Dataset records:

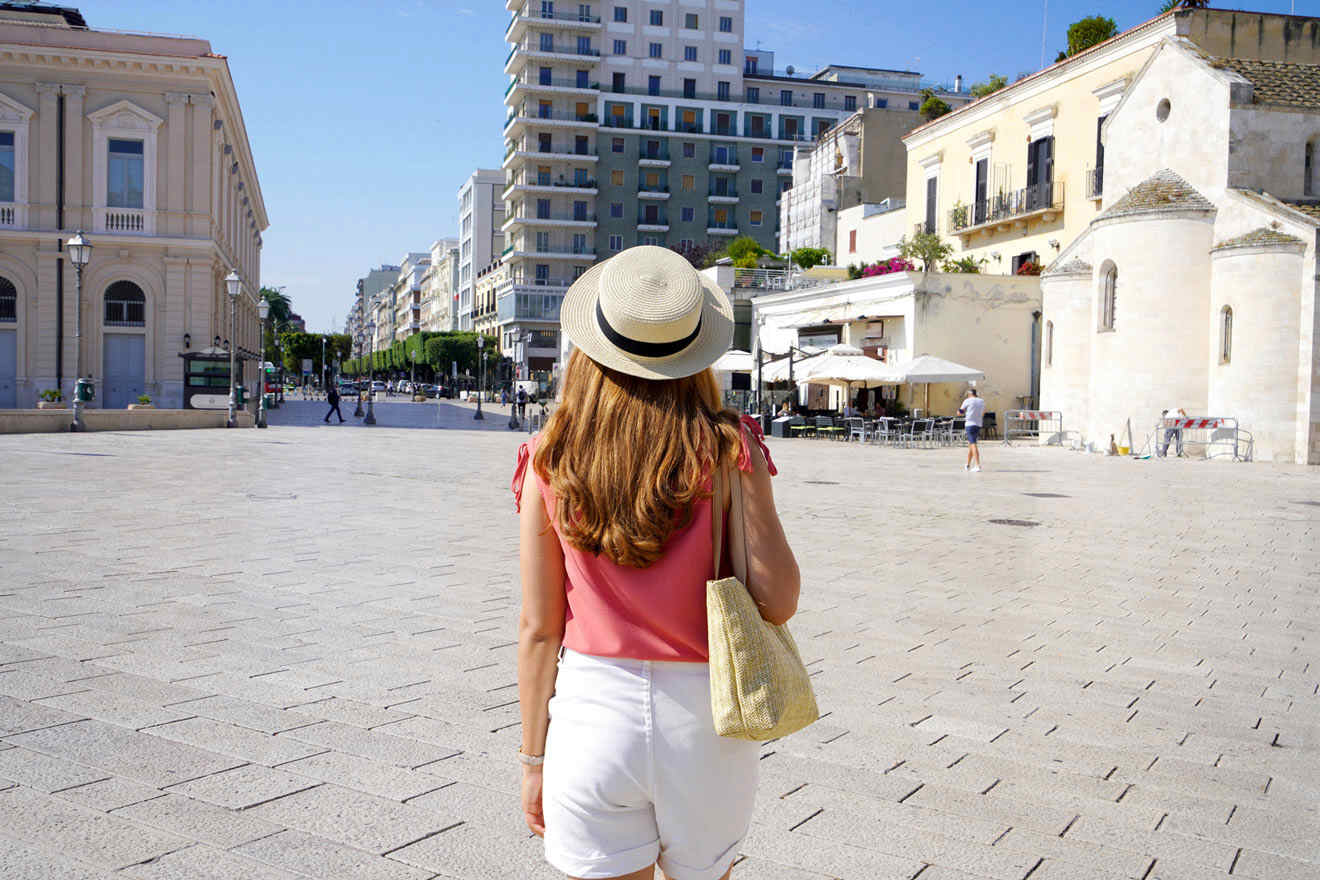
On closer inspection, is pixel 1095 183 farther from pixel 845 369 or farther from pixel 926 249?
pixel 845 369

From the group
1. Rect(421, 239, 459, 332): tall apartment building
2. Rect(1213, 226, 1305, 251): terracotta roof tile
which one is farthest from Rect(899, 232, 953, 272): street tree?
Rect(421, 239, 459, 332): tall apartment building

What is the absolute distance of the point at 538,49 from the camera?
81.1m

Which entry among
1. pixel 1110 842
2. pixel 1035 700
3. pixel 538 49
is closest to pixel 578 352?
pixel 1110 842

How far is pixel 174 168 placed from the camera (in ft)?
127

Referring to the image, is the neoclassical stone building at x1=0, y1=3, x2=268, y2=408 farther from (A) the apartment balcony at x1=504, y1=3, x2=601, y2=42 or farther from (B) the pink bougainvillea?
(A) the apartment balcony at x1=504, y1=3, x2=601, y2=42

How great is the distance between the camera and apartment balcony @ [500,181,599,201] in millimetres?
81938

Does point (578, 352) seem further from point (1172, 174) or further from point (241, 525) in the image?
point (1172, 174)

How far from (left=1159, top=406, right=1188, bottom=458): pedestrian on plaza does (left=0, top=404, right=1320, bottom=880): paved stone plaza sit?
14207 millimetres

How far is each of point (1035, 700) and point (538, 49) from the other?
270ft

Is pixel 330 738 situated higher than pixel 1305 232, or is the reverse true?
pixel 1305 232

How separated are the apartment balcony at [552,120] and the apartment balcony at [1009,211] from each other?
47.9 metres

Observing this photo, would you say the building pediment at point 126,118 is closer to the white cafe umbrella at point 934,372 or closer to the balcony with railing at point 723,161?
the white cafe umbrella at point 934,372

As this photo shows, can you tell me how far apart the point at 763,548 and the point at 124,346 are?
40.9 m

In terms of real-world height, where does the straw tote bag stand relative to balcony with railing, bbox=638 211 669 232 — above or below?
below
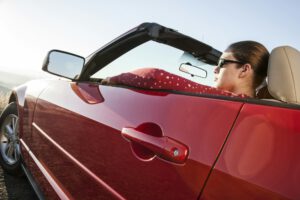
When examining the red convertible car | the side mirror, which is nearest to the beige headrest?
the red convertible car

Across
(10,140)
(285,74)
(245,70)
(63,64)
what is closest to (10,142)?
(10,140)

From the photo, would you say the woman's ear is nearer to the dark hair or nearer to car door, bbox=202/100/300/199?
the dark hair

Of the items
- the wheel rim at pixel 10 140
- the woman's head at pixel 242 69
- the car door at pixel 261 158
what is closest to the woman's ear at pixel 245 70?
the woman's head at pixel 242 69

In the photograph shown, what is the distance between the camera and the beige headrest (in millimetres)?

* * *

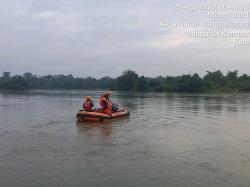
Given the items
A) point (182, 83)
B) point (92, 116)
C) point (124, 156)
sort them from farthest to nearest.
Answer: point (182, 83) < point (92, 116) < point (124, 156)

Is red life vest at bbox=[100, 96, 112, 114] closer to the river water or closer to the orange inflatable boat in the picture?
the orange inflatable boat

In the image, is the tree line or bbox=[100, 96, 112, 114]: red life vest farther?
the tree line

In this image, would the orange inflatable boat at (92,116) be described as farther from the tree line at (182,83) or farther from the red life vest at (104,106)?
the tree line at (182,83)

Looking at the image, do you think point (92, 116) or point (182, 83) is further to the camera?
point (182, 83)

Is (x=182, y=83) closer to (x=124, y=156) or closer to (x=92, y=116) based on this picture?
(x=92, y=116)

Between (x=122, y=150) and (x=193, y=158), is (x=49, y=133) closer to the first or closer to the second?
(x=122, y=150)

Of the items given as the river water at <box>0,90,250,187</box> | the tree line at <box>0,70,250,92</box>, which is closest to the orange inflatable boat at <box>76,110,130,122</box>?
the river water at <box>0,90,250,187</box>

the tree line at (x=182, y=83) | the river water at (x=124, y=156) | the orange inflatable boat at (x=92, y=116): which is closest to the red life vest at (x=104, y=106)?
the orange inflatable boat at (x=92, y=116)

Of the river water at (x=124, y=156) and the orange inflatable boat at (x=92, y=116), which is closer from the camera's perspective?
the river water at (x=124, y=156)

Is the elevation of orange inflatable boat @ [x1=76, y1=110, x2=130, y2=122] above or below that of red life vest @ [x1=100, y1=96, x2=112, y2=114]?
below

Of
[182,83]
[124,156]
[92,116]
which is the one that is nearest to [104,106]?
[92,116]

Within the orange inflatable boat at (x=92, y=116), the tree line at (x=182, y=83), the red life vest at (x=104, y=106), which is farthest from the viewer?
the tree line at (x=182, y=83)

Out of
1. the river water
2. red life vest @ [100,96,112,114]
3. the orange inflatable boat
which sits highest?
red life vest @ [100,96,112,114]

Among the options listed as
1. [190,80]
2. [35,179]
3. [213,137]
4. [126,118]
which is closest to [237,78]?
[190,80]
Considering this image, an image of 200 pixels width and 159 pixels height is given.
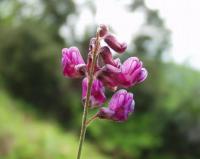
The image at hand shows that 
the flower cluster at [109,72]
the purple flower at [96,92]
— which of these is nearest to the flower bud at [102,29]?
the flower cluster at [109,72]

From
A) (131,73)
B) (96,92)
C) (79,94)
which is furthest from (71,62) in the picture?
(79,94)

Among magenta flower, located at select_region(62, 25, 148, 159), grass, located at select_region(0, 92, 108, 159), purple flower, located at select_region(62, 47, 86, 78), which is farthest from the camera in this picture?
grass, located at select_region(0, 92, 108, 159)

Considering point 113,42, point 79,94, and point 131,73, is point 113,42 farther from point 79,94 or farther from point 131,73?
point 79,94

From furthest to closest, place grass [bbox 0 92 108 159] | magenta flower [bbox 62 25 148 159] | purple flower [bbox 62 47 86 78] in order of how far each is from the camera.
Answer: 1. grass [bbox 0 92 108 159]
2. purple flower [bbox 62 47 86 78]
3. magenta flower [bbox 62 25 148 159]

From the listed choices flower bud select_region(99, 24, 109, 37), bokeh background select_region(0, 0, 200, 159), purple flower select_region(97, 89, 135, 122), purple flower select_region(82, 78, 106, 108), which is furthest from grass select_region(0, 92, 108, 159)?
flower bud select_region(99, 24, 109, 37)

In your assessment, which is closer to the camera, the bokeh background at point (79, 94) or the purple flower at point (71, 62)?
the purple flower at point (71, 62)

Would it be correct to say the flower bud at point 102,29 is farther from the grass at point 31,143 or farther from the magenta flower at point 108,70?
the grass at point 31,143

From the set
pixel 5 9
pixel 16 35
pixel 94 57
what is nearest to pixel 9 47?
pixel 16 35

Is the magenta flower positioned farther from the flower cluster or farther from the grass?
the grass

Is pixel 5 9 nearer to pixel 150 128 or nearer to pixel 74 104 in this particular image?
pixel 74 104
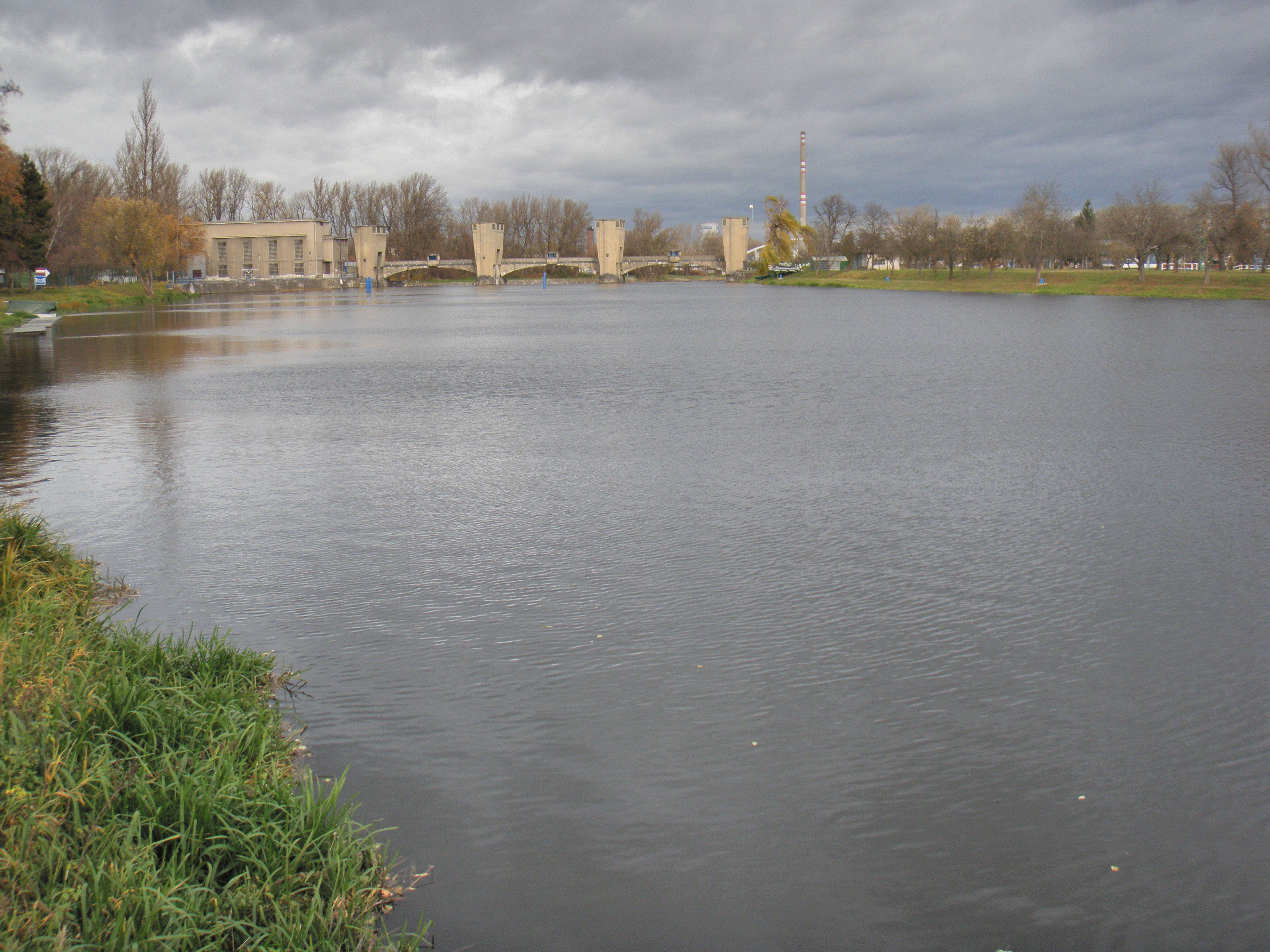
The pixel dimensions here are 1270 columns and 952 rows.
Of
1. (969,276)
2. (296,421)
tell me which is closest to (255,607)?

Goal: Can you turn the lines of data between the line holding "From the group" and the line holding "14207 millimetres", inclusive, into a Markdown table with the columns Row and Line, numbering each line and leaving out blank ones?

Finished answer:
| Row | Line |
|---|---|
| 1 | From the group |
| 2 | 1. Rect(421, 239, 459, 332): tall apartment building |
| 3 | 2. Rect(1213, 226, 1305, 251): terracotta roof tile |
| 4 | which one is farthest from Rect(899, 232, 953, 272): street tree? |
| 5 | Rect(421, 239, 459, 332): tall apartment building |
| 6 | What is the absolute distance of the point at 538,49 from the camera? |
| 7 | 81.1m |
| 8 | Which entry among |
| 9 | 1. pixel 1110 842 |
| 10 | 2. pixel 1035 700 |
| 11 | 3. pixel 538 49 |
| 12 | is closest to pixel 578 352? |
| 13 | pixel 1110 842 |
| 14 | How far is pixel 174 168 placed from the camera (in ft)? |
| 15 | 127 |
| 16 | Referring to the image, is the neoclassical stone building at x1=0, y1=3, x2=268, y2=408 farther from (A) the apartment balcony at x1=504, y1=3, x2=601, y2=42 or farther from (B) the pink bougainvillea? |
| 17 | (A) the apartment balcony at x1=504, y1=3, x2=601, y2=42 |
| 18 | How great is the distance between the camera and apartment balcony @ [500,181,599,201] in millimetres? |
| 19 | 81938 |
| 20 | Does point (578, 352) seem further from point (1172, 174) or further from point (241, 525) in the image? |
| 21 | point (1172, 174) |
| 22 | How far from (left=1159, top=406, right=1188, bottom=458): pedestrian on plaza does (left=0, top=404, right=1320, bottom=880): paved stone plaza sit? |
| 23 | 14207 millimetres |